3. The method of claim 1, wherein the task difficulty comprises a difficult mode, a simple mode, and a free mode;

the adjusting and controlling task difficulty comprises the following steps:

adjusting the difficulty parameter adjusts the task difficulty.

4. The method of claim 1, wherein the collecting and displaying of the physiological data of the trainer comprises:

adjusting the task speed;

executing a task and a task action;

the physiological sensor is used for collecting physiological data in the task executing process of the trainer;

the physiological data of the trainer in the training process are displayed in real time.

5. The method as recited in claim 4, further comprising:

and constructing a database, and storing physiological data of a trainer into the database to form a training data set when task simulation is performed each time.

6. A virtual reality combines physiological data test display device of control panel, characterized in that includes:

the simulation module is used for simulating the multi-ship-based helicopter by utilizing a real-time rendering technology;

the adjusting module is used for adjusting the difficulty of the control task;

and the acquisition module is used for acquiring and displaying physiological data of a trainer.
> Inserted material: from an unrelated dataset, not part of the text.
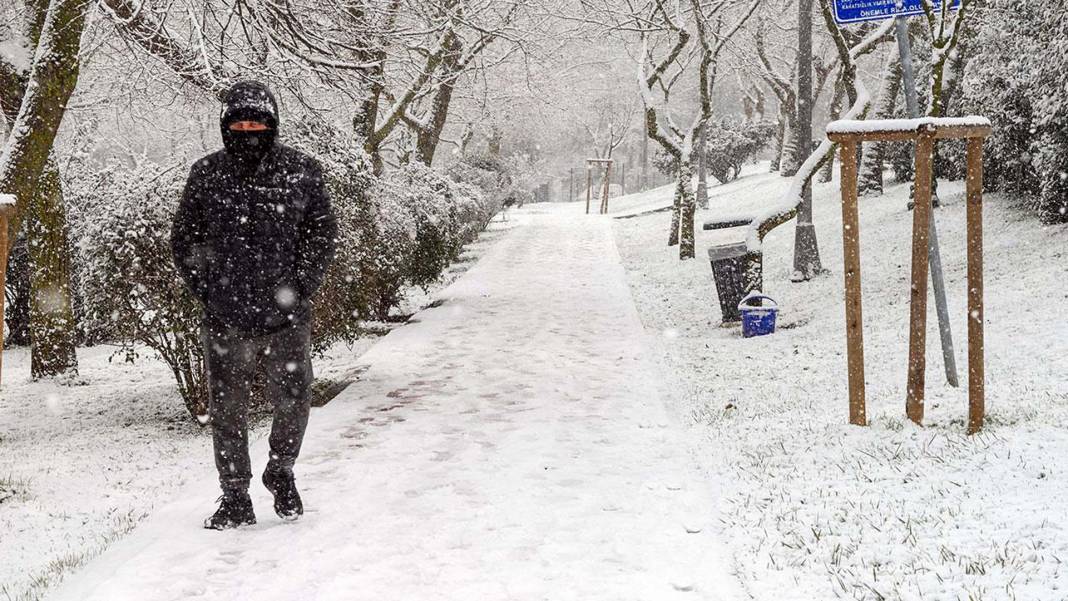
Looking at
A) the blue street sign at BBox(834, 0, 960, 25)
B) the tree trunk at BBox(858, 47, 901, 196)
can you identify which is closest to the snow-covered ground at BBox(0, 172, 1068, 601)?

7. The apparatus of claim 6, wherein the simulation is performed by a multi-vessel shipboard helicopter using real-time rendering techniques by: simulating a marine scene, simulating a ship-based helicopter and simulating a plurality of ships; wherein:

the simulating of the ocean scene comprises:

using a loader to manufacture ocean effects;

simulating sea level fluctuation, foam system and helicopter offshore ripple based on a fast Fourier transform method;

adjusting a loader language parameter and changing the sea surface effect;

the simulating of the ship-based helicopter comprises the following steps:

based on the Unity physical system and the animation system, a helicopter flight script is manufactured and controlled;

under a fixed mode, controlling the helicopter to complete a flight task and act and recording the Transform information; storing the task action as an resolver file, and reproducing the task action by combining the resolver file with a helicopter model;

under the free mode, based on the operation script, a VR control helicopter script is manufactured, and the VR handle is combined for control;

the simulating the multi-ship comprises the following steps: based on 3Dmax, manufacturing a simulated ship model; and (3) manufacturing a preliminary model, displaying UV according to the performance and the number of the reduced surfaces, mapping, and baking by using a Unity rendering pipeline to finish the multi-ship simulation.
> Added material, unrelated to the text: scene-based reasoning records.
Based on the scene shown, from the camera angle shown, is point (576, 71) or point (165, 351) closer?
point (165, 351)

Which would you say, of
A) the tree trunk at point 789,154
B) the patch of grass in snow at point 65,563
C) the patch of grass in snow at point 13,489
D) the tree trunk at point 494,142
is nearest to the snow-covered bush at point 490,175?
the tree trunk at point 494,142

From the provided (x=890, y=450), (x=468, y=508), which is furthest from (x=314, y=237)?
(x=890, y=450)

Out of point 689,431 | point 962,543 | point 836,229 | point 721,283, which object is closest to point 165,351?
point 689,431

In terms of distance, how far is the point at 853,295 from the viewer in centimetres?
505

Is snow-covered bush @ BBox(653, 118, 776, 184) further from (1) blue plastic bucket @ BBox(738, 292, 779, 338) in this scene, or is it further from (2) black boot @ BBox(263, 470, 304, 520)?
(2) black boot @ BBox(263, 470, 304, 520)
8. The apparatus of claim 6, wherein the task difficulty comprises a difficult mode, a simple mode, and a free mode;

the adjusting module adjusts the difficulty of the control task in the following way:

adjusting the difficulty parameter adjusts the task difficulty.
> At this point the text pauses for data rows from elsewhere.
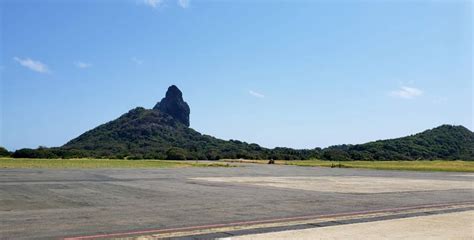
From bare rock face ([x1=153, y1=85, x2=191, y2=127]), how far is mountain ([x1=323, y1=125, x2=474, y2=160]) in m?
69.5

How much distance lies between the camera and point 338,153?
13350 centimetres

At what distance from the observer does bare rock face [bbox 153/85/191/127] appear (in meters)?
193

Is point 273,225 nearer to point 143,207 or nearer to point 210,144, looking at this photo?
point 143,207

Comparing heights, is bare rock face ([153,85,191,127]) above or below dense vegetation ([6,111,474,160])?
above

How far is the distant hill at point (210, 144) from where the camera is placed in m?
131

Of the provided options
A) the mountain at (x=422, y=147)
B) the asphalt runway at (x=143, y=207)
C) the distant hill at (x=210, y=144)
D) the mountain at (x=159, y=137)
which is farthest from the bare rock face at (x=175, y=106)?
the asphalt runway at (x=143, y=207)

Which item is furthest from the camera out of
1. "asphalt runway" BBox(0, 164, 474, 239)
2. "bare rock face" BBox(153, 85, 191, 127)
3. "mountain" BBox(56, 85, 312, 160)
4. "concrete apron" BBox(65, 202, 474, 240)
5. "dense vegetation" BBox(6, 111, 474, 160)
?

9. The apparatus of claim 6, wherein the acquisition module acquires and displays the physiological data of the trainer by:

adjusting the task speed;

executing a task and a task action;

the physiological sensor is used for collecting physiological data in the task executing process of the trainer;

the physiological data of the trainer in the training process are displayed in real time.

10. The apparatus as recited in claim 9, further comprising: a storage module;

the storage module is used for constructing a database, and storing physiological data of a trainer into the database to form a training data set when task simulation is carried out each time.